Excerpt: Sixty-Nine is a residence designed by the architectural firm No Architects Studio. The architects incorporated two striking paintings into this design. At the same time, this design was incorporated into the two paintings. Number sixty-nine, represented in a painting by Vladimír Houdek, has a special meaning for the owners of this space. The reconstruction of a maisonette in Žižkov was designed to give some fine art pieces a respectable living space.
[Text as submitted by Architect] The number sixty-nine is more than a sexually coded reference, which was not the inspiration for designing this space. However, neither the number sixty-nine nor the colours used are random. The inspiration for the interior and its numeric theme were paintings.
One group of people accept contemporary art as mere home decoration. Another group of people – collectors – can value contemporary art. However, their homes are cluttered and turn into art depositaries. Finally, there is the third group of people who, although not necessarily collectors, have fine pieces of art in their homes that bring them joy and pleasure. The reconstruction of a maisonette in Žižkov was designed to give some fine art pieces a respectable living space.
Studio No Architects incorporated two striking paintings into this design. At the same time, this design was incorporated into the two paintings. Number sixty-nine, represented in a painting by Vladimír Houdek, has a special meaning for the owners of this space. This inspiration is evident in the furniture and specially designed heating covers. The unusually rough edges of the paintings are reflected in the kitchen cupboard doors. The paintings’ colours match the colours of the interior – from apparent connections to the discrete ones, such as the colour of the wall coating behind the bookshelves.

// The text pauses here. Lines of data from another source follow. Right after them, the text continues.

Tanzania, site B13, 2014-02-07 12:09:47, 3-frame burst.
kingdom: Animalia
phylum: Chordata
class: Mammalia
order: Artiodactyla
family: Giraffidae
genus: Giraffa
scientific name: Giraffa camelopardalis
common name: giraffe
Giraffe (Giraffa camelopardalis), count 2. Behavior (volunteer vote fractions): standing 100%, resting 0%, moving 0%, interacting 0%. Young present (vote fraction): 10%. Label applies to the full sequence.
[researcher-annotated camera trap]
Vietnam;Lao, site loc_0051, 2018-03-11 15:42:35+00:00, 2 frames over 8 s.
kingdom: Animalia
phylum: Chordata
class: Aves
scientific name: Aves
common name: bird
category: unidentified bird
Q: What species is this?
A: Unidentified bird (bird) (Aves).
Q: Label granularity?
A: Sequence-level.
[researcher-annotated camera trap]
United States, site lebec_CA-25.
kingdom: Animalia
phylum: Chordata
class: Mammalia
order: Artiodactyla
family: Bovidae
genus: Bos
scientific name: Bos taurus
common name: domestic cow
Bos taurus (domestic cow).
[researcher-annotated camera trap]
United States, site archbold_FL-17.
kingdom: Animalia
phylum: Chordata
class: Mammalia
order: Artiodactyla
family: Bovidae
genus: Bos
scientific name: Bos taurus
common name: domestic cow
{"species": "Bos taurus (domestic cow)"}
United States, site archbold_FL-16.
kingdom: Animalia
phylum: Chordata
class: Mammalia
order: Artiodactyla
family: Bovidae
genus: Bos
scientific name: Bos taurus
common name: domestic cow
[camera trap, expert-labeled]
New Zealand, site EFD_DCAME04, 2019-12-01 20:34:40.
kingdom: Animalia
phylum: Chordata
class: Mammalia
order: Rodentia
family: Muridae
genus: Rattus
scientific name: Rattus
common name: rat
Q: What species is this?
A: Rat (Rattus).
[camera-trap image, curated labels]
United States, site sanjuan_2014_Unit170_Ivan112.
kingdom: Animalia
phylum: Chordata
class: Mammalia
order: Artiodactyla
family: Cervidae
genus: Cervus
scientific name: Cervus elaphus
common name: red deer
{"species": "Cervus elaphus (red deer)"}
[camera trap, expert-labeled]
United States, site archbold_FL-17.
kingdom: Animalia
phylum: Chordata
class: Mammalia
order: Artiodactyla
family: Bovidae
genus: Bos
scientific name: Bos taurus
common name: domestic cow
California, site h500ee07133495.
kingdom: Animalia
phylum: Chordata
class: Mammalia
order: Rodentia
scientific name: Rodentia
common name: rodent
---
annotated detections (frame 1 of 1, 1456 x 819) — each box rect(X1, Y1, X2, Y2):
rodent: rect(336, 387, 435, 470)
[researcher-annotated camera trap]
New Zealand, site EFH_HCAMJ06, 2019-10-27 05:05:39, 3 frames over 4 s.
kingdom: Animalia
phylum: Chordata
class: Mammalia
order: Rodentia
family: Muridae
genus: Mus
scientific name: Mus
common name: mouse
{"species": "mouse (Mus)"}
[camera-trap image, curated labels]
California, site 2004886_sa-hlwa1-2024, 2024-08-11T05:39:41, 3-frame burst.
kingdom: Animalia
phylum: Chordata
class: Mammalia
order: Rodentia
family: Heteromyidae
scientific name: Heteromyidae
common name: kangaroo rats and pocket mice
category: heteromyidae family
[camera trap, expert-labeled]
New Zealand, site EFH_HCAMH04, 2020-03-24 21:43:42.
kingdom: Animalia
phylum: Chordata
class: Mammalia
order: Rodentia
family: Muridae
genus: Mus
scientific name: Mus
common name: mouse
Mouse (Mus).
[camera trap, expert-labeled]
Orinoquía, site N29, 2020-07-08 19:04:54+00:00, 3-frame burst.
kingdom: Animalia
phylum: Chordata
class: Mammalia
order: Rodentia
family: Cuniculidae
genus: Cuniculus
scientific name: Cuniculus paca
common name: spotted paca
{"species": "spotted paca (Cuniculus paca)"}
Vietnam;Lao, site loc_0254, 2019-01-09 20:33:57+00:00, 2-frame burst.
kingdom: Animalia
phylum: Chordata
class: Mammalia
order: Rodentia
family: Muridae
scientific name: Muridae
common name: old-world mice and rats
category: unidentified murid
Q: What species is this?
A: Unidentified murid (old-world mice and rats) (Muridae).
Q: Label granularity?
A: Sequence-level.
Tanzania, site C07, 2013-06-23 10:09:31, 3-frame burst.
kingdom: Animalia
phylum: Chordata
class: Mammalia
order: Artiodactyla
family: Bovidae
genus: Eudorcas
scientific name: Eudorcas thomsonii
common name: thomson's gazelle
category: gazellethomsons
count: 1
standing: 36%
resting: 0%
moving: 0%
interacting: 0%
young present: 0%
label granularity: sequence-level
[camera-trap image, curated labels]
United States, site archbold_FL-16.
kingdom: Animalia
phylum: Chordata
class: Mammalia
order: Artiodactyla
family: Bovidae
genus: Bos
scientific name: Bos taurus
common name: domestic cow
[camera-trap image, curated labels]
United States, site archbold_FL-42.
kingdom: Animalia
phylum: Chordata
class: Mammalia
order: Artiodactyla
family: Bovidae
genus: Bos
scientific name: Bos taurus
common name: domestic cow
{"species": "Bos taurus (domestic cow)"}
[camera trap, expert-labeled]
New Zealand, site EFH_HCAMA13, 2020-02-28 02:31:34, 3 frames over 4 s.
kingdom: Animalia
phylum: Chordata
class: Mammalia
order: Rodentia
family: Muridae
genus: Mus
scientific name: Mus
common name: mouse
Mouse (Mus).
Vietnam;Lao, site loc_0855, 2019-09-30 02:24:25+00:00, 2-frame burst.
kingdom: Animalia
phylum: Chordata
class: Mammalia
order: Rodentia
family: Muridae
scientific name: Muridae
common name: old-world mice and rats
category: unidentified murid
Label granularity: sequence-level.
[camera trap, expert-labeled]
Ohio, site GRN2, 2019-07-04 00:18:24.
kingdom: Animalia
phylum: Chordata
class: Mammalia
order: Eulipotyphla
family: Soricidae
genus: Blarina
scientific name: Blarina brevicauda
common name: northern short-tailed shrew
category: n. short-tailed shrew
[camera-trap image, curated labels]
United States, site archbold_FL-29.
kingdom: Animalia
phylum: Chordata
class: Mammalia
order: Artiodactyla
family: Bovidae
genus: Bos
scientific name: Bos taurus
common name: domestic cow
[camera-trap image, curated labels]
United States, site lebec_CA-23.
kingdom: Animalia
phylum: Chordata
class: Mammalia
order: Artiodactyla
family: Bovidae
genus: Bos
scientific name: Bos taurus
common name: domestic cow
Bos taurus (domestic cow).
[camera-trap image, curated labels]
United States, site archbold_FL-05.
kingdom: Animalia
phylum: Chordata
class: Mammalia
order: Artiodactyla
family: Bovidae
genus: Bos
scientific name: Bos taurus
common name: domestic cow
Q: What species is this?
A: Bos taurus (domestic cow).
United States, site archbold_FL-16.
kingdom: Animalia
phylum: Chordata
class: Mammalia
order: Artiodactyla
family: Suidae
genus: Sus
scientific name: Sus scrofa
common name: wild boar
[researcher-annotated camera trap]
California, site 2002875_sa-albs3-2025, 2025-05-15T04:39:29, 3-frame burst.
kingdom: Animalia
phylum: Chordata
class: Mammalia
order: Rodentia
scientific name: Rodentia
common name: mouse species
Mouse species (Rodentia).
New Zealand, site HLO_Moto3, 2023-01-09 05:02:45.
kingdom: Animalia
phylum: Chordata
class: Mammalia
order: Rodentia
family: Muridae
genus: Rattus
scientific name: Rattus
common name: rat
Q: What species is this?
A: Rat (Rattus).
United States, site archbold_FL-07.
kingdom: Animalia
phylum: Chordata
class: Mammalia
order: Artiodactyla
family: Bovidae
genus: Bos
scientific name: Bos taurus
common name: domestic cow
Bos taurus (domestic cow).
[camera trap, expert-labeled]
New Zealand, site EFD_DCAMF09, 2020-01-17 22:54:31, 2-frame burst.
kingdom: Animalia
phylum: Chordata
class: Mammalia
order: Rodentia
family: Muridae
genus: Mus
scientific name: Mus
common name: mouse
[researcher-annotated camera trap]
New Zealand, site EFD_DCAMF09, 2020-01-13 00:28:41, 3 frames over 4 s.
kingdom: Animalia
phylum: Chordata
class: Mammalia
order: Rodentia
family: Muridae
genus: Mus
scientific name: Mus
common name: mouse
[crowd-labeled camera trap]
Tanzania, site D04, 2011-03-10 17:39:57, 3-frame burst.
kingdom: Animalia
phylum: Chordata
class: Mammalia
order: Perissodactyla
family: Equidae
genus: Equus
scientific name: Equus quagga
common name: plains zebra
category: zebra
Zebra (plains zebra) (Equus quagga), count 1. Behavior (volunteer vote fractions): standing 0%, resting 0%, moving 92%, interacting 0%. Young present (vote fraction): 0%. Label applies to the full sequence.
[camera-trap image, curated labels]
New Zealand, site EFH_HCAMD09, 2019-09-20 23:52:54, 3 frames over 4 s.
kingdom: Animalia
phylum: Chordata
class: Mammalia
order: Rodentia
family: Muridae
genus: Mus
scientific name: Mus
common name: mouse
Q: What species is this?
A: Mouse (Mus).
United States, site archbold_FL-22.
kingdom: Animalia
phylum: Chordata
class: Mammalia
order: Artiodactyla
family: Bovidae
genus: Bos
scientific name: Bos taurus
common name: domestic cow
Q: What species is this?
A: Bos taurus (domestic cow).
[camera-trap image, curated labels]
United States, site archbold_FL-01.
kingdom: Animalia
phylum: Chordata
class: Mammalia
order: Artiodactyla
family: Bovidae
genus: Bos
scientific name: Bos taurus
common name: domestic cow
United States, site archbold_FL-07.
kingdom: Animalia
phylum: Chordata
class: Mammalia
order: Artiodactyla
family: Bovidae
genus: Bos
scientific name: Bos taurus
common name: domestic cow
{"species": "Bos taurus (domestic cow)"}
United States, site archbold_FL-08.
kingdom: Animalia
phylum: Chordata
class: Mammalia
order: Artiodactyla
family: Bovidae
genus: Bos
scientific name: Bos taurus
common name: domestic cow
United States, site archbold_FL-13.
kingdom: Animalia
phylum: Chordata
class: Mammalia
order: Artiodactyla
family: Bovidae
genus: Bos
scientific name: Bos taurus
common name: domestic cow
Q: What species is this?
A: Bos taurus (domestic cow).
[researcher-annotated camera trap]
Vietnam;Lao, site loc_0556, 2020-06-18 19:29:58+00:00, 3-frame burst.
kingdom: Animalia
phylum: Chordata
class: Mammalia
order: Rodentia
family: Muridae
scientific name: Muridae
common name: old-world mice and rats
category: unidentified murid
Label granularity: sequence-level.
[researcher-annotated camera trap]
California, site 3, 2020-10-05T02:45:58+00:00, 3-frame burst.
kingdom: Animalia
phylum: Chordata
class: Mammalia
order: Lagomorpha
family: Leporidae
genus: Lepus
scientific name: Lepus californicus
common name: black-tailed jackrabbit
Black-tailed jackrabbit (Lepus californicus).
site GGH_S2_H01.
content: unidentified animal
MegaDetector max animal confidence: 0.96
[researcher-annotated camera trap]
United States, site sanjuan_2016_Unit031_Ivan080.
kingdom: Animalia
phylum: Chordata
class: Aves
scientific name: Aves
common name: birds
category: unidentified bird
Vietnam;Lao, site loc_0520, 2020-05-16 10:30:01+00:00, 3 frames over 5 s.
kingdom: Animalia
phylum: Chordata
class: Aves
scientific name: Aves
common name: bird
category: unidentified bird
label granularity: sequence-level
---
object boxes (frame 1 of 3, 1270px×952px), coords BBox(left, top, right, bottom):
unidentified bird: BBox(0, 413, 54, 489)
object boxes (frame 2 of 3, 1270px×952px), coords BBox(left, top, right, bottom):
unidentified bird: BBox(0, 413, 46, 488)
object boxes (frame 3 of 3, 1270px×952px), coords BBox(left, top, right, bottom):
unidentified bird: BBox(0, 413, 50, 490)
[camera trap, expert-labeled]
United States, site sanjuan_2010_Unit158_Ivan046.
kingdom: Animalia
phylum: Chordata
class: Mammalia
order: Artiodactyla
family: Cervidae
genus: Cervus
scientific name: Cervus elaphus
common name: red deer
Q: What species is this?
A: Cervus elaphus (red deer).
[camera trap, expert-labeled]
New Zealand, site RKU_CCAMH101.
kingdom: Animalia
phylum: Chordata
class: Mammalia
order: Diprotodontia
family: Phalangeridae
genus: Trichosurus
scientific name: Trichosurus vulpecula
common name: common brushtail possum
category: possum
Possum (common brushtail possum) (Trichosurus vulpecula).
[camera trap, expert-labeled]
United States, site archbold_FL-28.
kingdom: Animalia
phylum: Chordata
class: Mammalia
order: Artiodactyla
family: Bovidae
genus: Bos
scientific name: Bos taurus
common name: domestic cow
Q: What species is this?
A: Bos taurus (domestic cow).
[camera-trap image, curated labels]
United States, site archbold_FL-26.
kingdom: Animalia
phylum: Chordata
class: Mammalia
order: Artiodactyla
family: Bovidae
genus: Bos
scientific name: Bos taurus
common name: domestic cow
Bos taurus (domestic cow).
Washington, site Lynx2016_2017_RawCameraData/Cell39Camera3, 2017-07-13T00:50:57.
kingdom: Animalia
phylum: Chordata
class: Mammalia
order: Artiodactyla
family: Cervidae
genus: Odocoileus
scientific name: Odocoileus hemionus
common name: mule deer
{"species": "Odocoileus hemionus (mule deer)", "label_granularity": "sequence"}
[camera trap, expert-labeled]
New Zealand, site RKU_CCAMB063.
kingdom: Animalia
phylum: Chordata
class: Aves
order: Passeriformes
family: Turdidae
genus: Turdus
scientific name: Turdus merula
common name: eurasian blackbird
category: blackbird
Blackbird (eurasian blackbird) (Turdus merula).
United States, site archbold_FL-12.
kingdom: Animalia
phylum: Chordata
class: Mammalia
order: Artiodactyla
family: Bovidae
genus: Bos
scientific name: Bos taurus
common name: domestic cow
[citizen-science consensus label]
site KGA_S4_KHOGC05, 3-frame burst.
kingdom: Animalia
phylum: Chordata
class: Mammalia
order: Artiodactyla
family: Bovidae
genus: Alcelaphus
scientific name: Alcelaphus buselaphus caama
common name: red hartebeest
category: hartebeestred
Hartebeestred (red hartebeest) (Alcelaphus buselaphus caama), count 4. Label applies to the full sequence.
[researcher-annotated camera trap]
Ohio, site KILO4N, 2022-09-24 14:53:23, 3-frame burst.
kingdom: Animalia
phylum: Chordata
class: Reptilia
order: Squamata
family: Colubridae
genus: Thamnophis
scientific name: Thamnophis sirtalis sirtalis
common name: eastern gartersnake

The shade behind the bookshelf was mixed with harmonizing with the object above the bookshelves – a second painting by Josef Bolf. The elegant melancholy of this piece is thematically referenced by the teardrop-shaped lights and the placement of this painting. It was visually connected to a large waterfall painting that can be seen on a block of flats through the living room window, designed by Patrik Hábl.
One cannot escape artists, but artists are not the main focus here. It is a simple living space for a family who understands art and wants to appreciate and enjoy it. Designing an interior where contemporary art is not just replaceable decoration goes hand in hand with solving many practical problems, such as kitchen or closet enlargement, covers of domestic technologies such as plumbing, office space creation, etc.
The flat has been completely reconstructed – the layout, sanitary hardware and covers have been changed, the heating modified, and an air conditioning unit has been added. A new set of stairs connects the floors, illuminated with some sacral lighting. The furniture is custom-made, from the bed to the cupboards and dining table.